I am feeling conflicted about a recent decision I made that has caused tension within my family. My uncle recently passed away, and the funeral was scheduled to take place last week. However, I made the difficult decision not to attend the funeral, which has resulted in backlash from some family members.
My mental health has been a struggle for me for years now, and I have been actively working on managing my anxiety and depression. The thought of attending the funeral was extremely overwhelming and triggering for me. The idea of facing my grief and the grief of my family members in such a public setting was too much for me to handle. I knew that pushing myself to attend the funeral would only worsen my mental state, and ultimately, I had to prioritize my own well-being.
However, I understand that my decision has hurt some family members, particularly my parents and siblings. They see my absence at the funeral as a sign of disrespect and selfishness. They believe that I should have put aside my own struggles to support the family during this difficult time. I can see where they are coming from, and I do feel guilty for adding to their grief by not being there.

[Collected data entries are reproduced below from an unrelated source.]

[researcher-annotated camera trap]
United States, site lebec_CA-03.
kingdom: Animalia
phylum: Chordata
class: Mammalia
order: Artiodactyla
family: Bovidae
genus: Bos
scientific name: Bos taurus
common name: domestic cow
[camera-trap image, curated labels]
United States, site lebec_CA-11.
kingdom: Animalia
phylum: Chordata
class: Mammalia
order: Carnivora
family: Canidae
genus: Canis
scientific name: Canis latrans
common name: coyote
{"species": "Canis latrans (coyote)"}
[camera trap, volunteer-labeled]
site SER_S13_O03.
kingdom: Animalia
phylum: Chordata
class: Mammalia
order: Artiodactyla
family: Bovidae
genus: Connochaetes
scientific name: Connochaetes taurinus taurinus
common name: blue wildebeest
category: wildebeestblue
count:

At the same time, I know that I made the right decision for myself. My mental health is fragile, and I have learned the hard way that I cannot ignore my own needs in order to please others. It is crucial for me to prioritize self-care and set boundaries, even if it means disappointing my family members. I know that I cannot be there for others if I am not there for myself first.
The tension within my family is palpable, and it hurts to know that my absence has caused this rift. I wish there was a way to explain my decision to them in a way that they would understand. I want them to know that my decision was not made lightly and that I am not trying to be selfish. I am simply trying to survive and take care of myself in the best way that I know how.

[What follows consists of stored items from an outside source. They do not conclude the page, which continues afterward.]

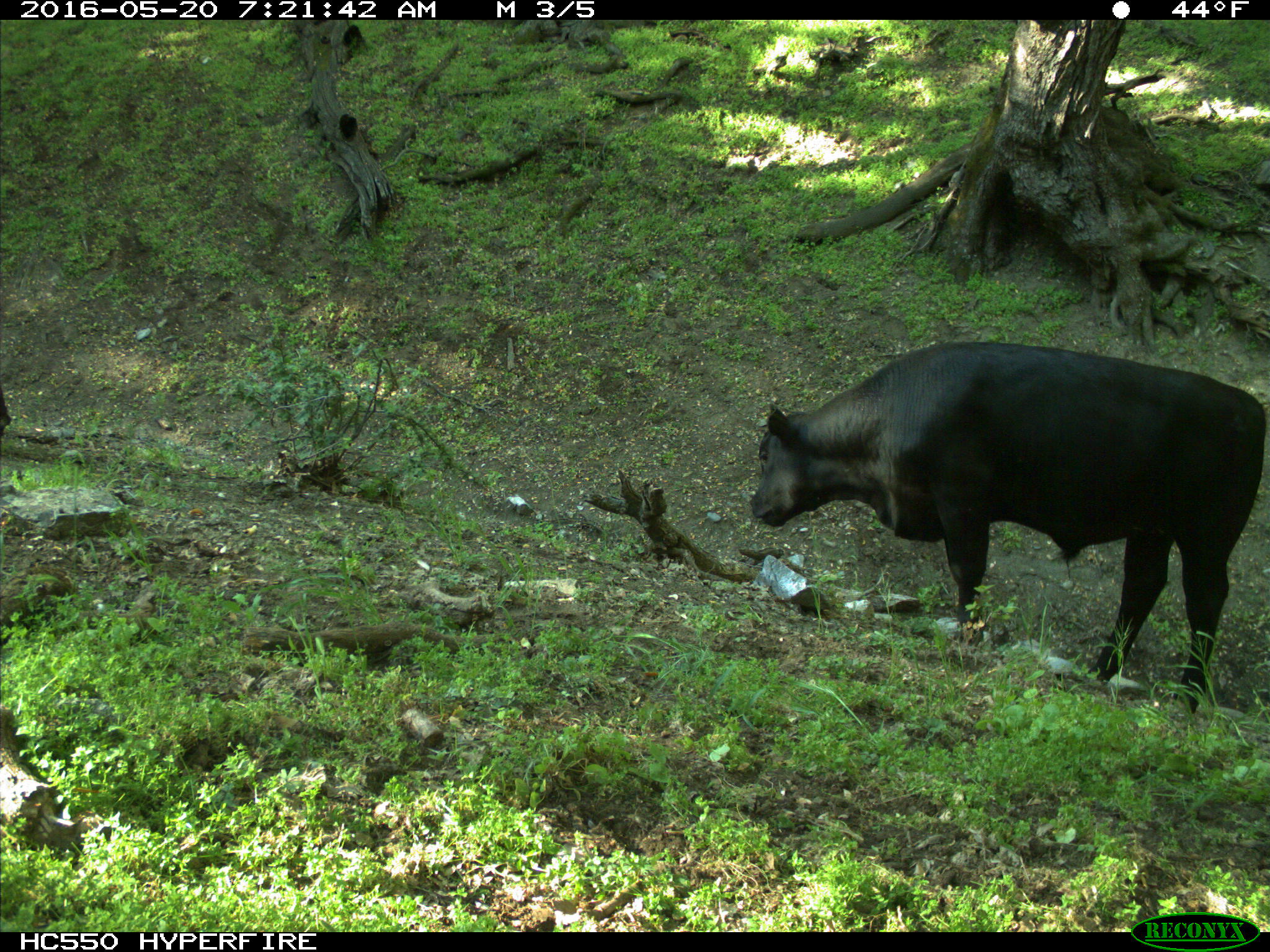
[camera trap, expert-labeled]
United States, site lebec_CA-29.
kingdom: Animalia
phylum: Chordata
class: Mammalia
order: Artiodactyla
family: Bovidae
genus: Bos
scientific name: Bos taurus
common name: domestic cow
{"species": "Bos taurus (domestic cow)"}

In hindsight, I realize that communication may have been the key to preventing this tension. If I had been more open with my family about my struggles and concerns, perhaps they would have been more understanding of my decision. Moving forward, I hope to work on communicating more effectively with my family, so that we can avoid similar conflicts in the future.
Overall, I am learning to come to terms with the fact that prioritizing my mental health may sometimes come at the expense of family expectations. It is a difficult balance to strike, but I believe it is essential for my own well-being. I hope that my family can come to accept and support me in this decision, even if it means going against traditional expectations.